Malcolm Fraser, writing for Cult MTL, says the director has a good command of suspense and atmosphere, opining that the film is at its best "in its quiet moments; the plot with Samian and Léger is the strongest, with the relationship between the two men building slowly and subtly". He is also impressed by the realistic portrayal of the criminal world, where characters regret their decisions yet feel they have no choice but to continue a life of crime. The film's main flaw is a common one, the interweaving of too many storylines. Reviewing the film for Le Devoir, Odile Tremblay found the film well put together, despite a few unrealistic elements and missing linkages. The acting is exceptional, the camera work imaginative, and the sets alternately wonderfully kitsch or blood-curdling, while Ramachandra Borcar's score, here classical, there exotically themed, keeps the action going without overwhelming it.

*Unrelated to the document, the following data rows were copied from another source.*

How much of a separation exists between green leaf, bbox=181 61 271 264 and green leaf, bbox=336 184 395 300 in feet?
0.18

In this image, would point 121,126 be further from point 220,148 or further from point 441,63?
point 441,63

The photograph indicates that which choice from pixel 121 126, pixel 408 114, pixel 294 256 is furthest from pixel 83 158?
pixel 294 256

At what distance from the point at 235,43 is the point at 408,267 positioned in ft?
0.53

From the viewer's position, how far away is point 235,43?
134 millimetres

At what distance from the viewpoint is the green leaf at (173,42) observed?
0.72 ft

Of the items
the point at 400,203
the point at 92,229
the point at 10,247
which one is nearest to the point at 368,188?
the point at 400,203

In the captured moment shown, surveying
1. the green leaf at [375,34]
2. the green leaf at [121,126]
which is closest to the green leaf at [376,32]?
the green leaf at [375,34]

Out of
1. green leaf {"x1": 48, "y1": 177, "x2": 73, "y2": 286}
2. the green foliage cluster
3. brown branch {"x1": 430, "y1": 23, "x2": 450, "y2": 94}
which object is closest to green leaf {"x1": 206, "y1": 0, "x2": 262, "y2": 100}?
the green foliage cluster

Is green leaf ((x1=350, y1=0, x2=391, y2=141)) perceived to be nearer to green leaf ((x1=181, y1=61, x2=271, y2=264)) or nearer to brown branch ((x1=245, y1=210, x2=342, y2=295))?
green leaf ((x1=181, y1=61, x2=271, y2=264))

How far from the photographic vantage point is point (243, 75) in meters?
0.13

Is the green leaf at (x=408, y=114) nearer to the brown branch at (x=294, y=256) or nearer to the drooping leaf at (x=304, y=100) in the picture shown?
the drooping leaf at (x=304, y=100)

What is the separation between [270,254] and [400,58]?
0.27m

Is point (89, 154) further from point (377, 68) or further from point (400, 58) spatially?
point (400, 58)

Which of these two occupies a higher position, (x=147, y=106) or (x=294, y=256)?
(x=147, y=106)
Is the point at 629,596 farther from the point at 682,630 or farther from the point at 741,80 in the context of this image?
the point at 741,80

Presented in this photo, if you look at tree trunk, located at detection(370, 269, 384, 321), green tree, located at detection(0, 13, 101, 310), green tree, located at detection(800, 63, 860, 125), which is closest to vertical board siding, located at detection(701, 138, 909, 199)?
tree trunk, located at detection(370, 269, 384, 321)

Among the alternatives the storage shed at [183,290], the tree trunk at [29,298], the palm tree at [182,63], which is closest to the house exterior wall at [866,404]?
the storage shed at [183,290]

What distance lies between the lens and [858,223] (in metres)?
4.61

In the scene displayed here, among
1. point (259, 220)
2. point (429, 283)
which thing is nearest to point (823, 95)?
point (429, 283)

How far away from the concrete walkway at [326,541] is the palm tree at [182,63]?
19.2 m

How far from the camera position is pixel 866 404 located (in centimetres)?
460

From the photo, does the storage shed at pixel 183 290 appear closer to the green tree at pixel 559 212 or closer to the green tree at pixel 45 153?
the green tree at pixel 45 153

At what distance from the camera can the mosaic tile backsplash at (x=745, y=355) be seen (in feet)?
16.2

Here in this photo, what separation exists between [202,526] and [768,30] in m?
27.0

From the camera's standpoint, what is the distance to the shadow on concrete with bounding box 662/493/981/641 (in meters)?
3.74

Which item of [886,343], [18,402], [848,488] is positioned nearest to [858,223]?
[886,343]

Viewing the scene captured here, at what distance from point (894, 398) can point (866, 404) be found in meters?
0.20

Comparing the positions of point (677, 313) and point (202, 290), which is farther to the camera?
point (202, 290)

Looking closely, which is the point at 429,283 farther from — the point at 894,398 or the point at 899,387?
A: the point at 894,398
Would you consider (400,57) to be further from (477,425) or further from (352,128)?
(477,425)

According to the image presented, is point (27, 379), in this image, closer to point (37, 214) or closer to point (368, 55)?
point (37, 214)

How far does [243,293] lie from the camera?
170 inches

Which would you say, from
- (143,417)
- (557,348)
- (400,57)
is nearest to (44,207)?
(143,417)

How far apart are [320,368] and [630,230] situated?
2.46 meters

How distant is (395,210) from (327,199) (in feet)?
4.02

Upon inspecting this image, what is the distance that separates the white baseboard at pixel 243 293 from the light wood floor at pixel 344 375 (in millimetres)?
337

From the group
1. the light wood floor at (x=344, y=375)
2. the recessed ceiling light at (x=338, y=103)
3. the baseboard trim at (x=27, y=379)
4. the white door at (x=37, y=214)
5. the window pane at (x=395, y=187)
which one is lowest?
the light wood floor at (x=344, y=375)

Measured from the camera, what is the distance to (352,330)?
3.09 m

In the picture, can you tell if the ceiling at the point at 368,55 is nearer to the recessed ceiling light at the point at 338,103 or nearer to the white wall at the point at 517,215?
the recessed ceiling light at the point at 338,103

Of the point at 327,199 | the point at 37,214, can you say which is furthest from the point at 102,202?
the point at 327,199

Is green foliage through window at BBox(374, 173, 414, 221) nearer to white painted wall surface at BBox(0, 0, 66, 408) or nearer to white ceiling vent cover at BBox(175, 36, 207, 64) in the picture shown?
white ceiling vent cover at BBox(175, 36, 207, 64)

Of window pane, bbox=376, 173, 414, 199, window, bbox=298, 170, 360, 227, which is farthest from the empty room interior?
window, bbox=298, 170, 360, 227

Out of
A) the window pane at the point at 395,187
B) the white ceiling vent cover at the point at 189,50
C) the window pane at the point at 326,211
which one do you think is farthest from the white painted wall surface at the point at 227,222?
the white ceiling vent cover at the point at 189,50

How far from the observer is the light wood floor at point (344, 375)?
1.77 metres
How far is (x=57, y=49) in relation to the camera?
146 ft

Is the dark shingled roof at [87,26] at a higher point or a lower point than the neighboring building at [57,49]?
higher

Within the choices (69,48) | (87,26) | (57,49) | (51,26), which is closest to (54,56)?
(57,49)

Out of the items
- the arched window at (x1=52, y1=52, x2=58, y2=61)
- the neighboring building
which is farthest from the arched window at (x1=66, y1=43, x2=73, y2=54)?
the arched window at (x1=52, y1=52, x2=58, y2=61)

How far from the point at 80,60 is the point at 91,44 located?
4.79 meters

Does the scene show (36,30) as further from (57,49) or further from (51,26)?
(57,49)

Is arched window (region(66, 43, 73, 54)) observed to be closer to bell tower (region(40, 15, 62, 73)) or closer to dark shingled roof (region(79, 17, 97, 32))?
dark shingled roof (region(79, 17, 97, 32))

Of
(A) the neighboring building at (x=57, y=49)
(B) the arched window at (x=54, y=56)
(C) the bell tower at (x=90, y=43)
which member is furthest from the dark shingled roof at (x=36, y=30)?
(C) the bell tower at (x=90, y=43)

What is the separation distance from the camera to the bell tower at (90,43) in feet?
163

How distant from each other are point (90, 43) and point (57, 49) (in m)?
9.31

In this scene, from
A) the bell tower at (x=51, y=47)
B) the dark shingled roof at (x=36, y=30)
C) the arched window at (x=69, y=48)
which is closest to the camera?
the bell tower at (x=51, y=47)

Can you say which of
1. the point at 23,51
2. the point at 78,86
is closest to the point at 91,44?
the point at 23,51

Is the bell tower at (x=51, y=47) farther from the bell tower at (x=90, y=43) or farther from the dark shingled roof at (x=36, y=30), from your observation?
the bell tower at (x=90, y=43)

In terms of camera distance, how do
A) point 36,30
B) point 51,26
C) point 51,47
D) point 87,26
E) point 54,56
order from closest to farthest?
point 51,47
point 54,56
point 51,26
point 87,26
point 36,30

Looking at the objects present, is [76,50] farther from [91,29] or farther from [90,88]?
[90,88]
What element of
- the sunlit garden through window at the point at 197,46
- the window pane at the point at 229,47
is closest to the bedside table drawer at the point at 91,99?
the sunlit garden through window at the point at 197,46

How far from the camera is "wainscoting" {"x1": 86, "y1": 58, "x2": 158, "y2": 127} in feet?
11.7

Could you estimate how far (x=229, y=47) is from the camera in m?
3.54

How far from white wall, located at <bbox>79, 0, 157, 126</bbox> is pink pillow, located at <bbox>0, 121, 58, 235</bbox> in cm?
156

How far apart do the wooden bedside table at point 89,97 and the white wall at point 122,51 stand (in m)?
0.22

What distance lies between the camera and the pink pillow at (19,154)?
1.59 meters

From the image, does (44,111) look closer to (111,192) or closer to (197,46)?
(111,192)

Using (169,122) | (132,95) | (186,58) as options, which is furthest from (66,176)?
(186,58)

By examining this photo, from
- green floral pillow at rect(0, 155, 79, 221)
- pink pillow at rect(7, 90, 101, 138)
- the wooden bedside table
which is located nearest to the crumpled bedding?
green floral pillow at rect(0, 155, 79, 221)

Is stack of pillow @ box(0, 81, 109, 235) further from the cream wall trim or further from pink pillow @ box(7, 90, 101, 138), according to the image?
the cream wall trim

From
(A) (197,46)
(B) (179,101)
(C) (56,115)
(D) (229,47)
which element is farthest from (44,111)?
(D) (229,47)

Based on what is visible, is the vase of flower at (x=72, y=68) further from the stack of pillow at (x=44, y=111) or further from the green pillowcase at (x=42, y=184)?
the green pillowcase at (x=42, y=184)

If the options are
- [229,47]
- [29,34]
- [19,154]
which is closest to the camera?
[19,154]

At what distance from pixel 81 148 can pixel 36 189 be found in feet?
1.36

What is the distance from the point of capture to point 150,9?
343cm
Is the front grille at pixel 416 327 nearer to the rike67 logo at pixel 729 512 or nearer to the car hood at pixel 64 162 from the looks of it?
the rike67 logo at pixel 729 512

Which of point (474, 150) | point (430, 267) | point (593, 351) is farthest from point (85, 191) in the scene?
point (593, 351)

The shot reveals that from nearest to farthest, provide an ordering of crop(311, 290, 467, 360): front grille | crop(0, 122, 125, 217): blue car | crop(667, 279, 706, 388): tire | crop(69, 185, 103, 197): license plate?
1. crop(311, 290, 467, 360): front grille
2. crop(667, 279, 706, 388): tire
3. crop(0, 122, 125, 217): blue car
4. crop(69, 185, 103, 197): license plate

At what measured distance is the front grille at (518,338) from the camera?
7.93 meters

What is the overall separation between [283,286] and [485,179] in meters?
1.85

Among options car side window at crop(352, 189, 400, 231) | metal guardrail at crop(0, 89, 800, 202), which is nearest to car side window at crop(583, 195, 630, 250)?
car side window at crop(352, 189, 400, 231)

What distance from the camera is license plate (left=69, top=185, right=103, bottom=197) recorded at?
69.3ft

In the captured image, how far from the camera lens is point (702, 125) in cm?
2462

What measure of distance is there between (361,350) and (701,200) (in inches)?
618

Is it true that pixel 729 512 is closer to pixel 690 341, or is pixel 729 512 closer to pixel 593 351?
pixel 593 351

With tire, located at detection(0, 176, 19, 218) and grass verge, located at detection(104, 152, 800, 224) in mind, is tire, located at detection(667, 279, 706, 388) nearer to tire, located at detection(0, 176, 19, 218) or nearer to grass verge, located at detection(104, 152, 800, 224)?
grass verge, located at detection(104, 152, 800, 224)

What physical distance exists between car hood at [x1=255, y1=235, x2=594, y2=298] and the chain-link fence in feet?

Brendan Kelly, writing for the Montreal Gazette, assigns the film 3.5 stars, stating at the start that while it is "by no means a perfect film", he admires its ambition and found many brilliant moments reminiscent of Quentin Tarantino at his best, while the "many fine actors" are "at the top of their game"; "things go a little bit off the rails in the late going, but up until then Lanouette Turgeon does a bang-up job of juggling these various narrative threads, and the drama has real emotional force." Francine Gaulin also gives the film 3.5 stars, noting the director's surprising mastery, stating the film's one weakness is a tendency to unnatural, expository dialogue. Assigning the film 3 stars, Charles-Henri Ramond calls it an enjoyable B-movie which reflects the social and ethnic reality of modern Québec, at times vascillating between a horror film and a psychological thriller which loses its way during the Russian roulette sequence somewhat, faulting it for having a fairly predictable ending. Jonathan Quesnel says the debut feature is done with panache, style and talent, borrowing here and there from, say, Wong Kar-wai or the Cohen Brothers, depicting a tableau of dark human despair with stunning aplomb; but the multiplicity of genres is also the film's weakness, undermining its coherence and integrity with so many stylistic nods to so many of the director's beloved films, rendering the tone uneven and less hard-hitting than it could be in the end. Yet, he thinks there is no doubt this is a promising filmmaker. Boris Nonveiller feels the film is neither really bad nor really good, the script being its weakest point, but still a good effort for a first film.

===Accolades===
- Jutra Award for Best Original Score (16th Jutra Awards, 2014) (Ramachandra Borcar)
The film was also nominated for Canadian Screen Award for Best Original Score at the 2nd Canadian Screen Awards, but lost to Enemy.